The probability of making a Type 1 error is the significance level which is under our control. We do not have explicit control over the probability of a Type II error. For a given significance level, we try to choose a test statistic such that the probability of a Type II error is small.

The correct decision is to reject a false null hypothesis. This decision is called the power of the test. The power function of the test can be defined as

power function = 1 − P(Type II error) or (1-β).

Thus, the power in hypothesis testing is the probability that a randomly selected sample will show that the null hypothesis is false when the null hypothesis is in fact false.

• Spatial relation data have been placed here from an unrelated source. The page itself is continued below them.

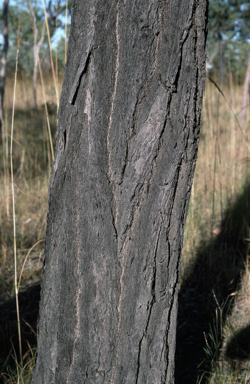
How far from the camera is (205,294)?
6.57 ft

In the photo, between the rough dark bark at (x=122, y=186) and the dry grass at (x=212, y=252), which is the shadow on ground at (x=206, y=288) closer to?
the dry grass at (x=212, y=252)

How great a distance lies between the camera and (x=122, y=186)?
0.86m

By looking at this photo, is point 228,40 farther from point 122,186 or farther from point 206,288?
point 122,186

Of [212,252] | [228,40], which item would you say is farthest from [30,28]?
[212,252]

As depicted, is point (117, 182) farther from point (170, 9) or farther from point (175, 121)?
point (170, 9)

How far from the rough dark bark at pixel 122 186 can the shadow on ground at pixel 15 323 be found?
2.29ft

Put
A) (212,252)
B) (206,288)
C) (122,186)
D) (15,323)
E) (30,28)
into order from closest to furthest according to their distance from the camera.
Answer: (122,186) → (15,323) → (206,288) → (212,252) → (30,28)

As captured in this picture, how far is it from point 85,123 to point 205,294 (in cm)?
152

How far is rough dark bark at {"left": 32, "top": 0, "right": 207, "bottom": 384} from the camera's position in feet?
2.65

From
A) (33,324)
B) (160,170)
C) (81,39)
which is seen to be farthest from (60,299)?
(33,324)

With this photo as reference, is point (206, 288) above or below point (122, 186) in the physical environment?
below

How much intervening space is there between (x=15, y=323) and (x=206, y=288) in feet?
3.74

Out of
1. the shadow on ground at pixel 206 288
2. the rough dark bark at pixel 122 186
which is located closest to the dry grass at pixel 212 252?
the shadow on ground at pixel 206 288

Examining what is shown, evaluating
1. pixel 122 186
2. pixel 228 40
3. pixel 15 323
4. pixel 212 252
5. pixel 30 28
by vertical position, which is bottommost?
pixel 15 323
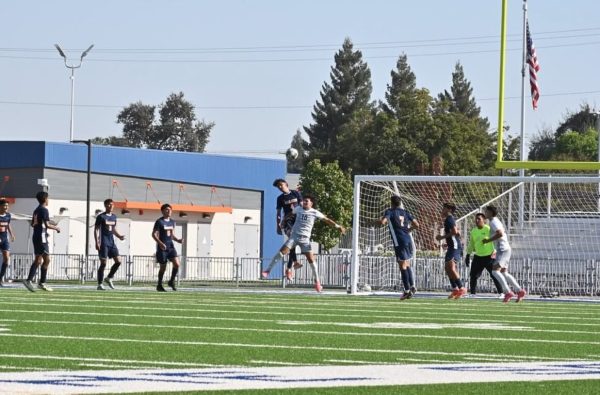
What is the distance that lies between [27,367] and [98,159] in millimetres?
53286

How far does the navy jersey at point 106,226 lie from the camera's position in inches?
1123

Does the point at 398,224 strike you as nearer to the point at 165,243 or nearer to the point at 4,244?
the point at 165,243

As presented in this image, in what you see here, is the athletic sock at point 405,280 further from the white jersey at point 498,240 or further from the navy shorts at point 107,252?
the navy shorts at point 107,252

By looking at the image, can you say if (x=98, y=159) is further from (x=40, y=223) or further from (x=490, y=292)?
(x=40, y=223)

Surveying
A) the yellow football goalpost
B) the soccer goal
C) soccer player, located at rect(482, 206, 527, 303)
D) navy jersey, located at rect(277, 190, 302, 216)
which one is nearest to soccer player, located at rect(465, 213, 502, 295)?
soccer player, located at rect(482, 206, 527, 303)

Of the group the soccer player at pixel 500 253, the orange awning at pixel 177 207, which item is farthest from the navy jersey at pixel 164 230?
the orange awning at pixel 177 207

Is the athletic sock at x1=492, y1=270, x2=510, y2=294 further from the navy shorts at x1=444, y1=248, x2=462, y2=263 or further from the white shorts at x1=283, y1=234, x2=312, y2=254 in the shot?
the white shorts at x1=283, y1=234, x2=312, y2=254

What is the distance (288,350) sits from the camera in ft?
36.4

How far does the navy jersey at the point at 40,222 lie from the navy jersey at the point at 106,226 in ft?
8.40

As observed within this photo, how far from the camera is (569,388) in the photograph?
8.52m

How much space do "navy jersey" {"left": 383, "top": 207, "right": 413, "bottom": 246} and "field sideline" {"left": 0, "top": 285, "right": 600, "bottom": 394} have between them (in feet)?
25.0

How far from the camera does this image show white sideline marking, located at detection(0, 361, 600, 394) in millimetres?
8180

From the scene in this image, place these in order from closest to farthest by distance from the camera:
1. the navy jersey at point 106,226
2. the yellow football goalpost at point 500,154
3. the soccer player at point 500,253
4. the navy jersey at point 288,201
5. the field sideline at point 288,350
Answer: the field sideline at point 288,350, the soccer player at point 500,253, the navy jersey at point 288,201, the navy jersey at point 106,226, the yellow football goalpost at point 500,154

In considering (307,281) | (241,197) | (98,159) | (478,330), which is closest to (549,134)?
(241,197)
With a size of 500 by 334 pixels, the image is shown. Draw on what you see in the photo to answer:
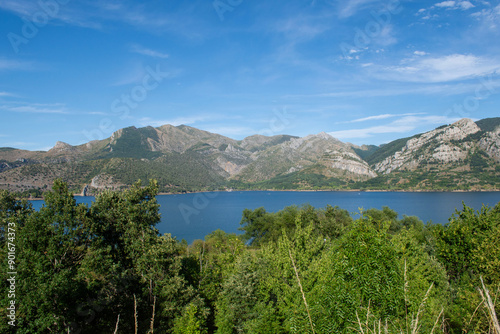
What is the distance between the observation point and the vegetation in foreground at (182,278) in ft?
42.0

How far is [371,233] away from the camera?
1366 centimetres

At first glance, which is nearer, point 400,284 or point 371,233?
point 400,284

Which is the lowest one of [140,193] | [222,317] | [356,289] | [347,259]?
[222,317]

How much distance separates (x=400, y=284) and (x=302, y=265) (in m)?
7.74

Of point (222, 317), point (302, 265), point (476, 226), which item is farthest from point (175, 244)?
point (476, 226)

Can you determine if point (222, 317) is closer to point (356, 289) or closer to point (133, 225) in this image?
point (133, 225)

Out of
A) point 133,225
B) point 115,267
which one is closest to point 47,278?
point 115,267

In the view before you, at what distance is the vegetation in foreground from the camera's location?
12.8 metres

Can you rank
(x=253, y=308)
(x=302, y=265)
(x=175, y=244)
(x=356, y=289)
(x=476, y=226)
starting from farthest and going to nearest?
1. (x=476, y=226)
2. (x=175, y=244)
3. (x=253, y=308)
4. (x=302, y=265)
5. (x=356, y=289)

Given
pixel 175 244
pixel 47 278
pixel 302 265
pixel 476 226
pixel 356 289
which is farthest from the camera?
pixel 476 226

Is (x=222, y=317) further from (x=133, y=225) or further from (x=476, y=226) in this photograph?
(x=476, y=226)

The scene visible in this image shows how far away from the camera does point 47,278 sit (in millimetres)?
15828

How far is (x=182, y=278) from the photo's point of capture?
21.6 metres

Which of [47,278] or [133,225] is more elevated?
[133,225]
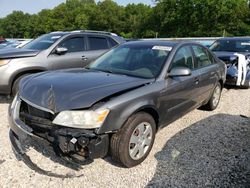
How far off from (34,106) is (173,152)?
2.00 metres

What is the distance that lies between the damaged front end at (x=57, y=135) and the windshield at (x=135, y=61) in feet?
4.23

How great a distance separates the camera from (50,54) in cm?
645

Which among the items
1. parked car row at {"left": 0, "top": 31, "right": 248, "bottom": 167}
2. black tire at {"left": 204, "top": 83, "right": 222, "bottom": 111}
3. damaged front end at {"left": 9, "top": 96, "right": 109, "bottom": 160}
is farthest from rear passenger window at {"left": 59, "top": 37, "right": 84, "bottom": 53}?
damaged front end at {"left": 9, "top": 96, "right": 109, "bottom": 160}

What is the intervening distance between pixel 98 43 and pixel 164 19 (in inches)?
1702

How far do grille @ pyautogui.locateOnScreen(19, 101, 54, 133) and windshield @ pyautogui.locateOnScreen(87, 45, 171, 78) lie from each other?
4.32 feet

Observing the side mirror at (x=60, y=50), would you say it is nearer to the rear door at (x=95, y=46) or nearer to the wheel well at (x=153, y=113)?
the rear door at (x=95, y=46)

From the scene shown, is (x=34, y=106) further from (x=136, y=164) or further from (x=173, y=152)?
(x=173, y=152)

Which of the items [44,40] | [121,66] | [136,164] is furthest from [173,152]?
[44,40]

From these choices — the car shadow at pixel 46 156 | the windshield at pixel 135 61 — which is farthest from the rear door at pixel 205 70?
the car shadow at pixel 46 156

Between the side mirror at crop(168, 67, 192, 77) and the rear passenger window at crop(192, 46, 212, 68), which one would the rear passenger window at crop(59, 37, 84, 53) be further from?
the side mirror at crop(168, 67, 192, 77)

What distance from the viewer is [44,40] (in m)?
6.99

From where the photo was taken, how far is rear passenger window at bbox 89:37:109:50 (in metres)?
7.40

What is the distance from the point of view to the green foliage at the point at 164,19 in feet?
140

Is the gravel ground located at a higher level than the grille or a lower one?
lower
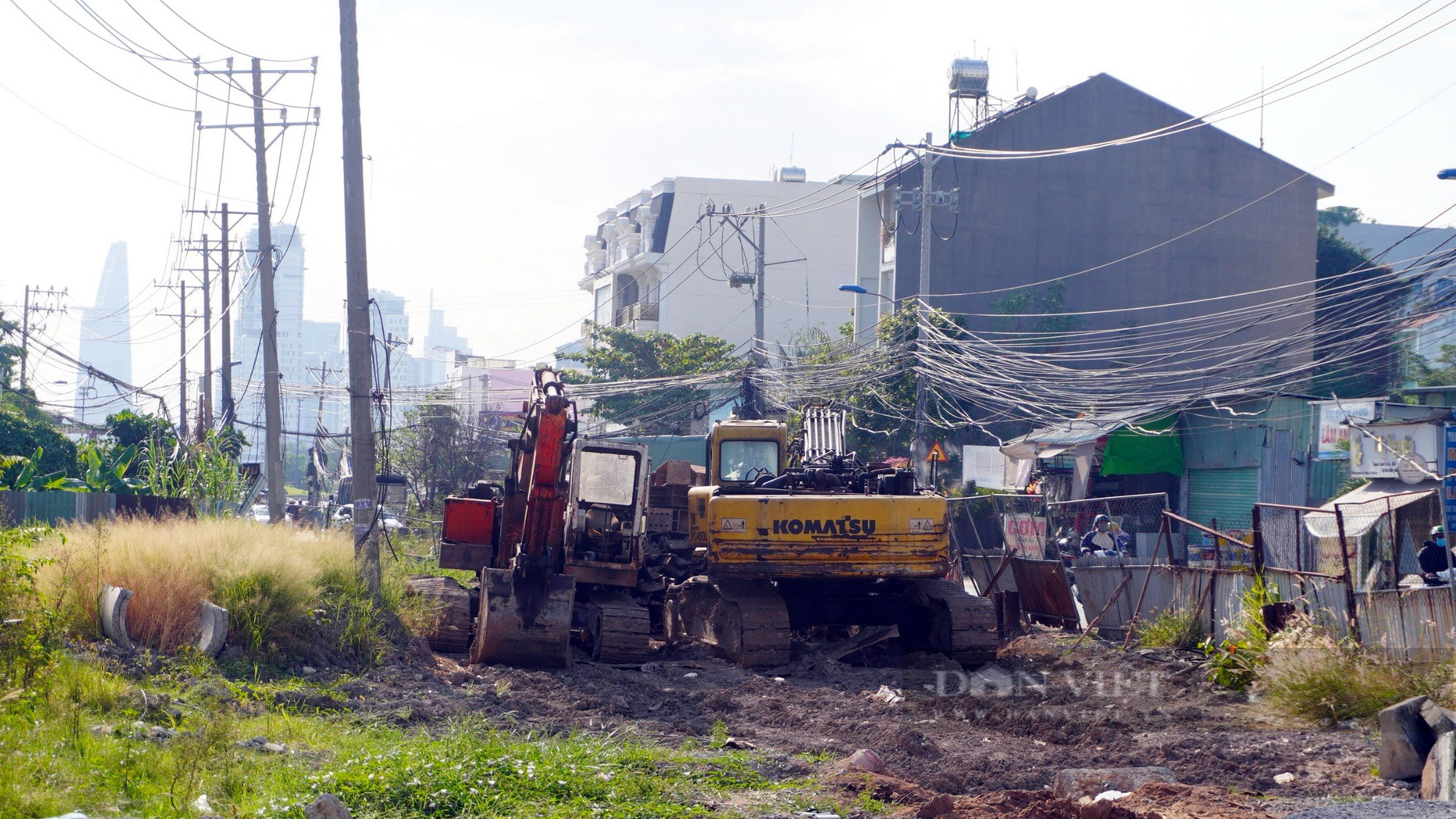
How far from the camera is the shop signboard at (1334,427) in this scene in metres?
20.8

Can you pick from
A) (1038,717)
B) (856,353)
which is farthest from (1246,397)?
(1038,717)

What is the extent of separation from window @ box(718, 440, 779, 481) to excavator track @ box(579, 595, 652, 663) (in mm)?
3007

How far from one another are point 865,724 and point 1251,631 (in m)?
4.46

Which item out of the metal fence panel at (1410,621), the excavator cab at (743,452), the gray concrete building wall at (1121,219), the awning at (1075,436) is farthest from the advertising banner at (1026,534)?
the gray concrete building wall at (1121,219)

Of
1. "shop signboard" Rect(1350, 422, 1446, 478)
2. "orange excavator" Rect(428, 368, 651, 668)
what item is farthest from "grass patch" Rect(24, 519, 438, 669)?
"shop signboard" Rect(1350, 422, 1446, 478)

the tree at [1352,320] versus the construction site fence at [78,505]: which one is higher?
the tree at [1352,320]

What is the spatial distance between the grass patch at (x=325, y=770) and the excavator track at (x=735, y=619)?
471cm

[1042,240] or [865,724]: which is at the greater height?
[1042,240]

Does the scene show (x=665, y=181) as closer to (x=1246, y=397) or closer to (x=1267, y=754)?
(x=1246, y=397)

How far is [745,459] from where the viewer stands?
53.9 feet

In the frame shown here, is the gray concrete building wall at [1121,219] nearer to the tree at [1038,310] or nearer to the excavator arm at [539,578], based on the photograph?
the tree at [1038,310]

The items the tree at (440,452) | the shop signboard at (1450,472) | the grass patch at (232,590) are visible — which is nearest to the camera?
the grass patch at (232,590)

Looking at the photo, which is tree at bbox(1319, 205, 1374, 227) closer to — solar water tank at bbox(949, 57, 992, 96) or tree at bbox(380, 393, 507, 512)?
solar water tank at bbox(949, 57, 992, 96)

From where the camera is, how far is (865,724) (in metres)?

Underlying Assumptions of Hypothesis Testing

Statistical hypothesis testing requires several assumptions like the method of sampling the data, the shape of the population distribution, and the sample size. The specific assumptions may vary, depending on the test or the conditions of testing. However, without exception, all statistical tests assume random sampling. Tests of hypotheses about means require that the population under consideration be normally distributed or that the sample size be larger than 50 because if the sample size is sufficiently large (N > 50), basing on the central limit theorem, the probabilities of all other possible sample means we could select would be normally distributed.

To summarise, one should define the Null and Alternate hypothesis carefully, and compute the test statistics based on the underlying assumptions for the sampling distribution of the sample mean, and make a decision to reject or not reject the null hypothesis based on either the p-value and significance level, or the critical value and the computed test statistics value.